Thanks to Jeff Atwood at Coding Horror I recently discovered the good old Fitt’s law. To make a long story short, it says that the larger the component is, the easier it is to click on it. The area near to screen edges is the most valuable, because from mouse cursor’s point of view it is infinite. See Particletree for a great visualization of this concept.
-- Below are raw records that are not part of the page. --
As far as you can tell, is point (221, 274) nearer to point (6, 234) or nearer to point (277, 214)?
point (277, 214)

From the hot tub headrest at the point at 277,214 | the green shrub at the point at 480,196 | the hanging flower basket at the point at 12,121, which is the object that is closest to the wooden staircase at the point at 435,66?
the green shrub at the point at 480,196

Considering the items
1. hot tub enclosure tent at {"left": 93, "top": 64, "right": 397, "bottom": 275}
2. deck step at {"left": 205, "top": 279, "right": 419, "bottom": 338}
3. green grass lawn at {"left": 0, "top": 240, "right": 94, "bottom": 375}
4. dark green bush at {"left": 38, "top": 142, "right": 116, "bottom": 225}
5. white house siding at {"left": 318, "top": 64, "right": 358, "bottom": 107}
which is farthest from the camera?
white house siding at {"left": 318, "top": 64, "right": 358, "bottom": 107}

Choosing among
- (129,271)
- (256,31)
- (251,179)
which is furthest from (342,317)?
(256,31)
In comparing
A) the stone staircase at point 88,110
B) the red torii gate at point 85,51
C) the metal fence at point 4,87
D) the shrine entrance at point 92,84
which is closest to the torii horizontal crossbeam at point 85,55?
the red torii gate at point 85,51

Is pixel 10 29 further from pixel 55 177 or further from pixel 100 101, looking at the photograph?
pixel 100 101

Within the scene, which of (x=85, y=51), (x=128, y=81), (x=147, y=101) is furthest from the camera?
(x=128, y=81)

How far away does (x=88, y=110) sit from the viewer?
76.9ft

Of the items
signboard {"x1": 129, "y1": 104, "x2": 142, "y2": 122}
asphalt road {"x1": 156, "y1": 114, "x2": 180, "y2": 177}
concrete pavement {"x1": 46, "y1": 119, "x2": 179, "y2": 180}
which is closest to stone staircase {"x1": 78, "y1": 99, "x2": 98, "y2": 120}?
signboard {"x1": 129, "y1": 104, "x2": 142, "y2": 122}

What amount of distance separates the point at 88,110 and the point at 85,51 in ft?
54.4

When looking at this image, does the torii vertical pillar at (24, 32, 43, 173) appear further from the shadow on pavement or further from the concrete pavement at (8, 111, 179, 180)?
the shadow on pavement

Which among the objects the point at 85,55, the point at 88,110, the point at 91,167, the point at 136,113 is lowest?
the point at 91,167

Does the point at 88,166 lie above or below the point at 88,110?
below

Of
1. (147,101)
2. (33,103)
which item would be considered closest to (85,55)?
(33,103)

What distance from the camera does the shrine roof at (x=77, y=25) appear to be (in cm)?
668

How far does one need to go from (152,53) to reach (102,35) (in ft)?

I knew that intuitively. It seems that UI creators have taken it into account for years, putting tiny title and task bars on top or bottom and all the most important icons in corners. I haven’t realized how important it is until I started using a mediocre dual head configuration. After all, computer is a part of me and I don’t see it until something goes wrong.
Consider this setup:
The larger display is a desktop monitor with higher screen resolution. The smaller one is my laptop. Since I am right-handed and I use laptop keyboard, it needs to be on the left. Apparently in Ubuntu the “left” monitor is always the one that gets the desktop, with task bar, shortcuts and so on. I don’t know how other operating systems deal with it, but in Ubuntu you always need to have a rectangular desktop. It means your mouse can move to the brown area, right above what you see as the top edge of the screen.
Now using a quick launch or tray on the smaller screen is quite an ordeal. Even if the displays were of the same size, or the OS dealt with it without the “brown area”, you still would have issues with window title bar icons or scrollbars.
With Fitt’s law at least I am able to name this issue.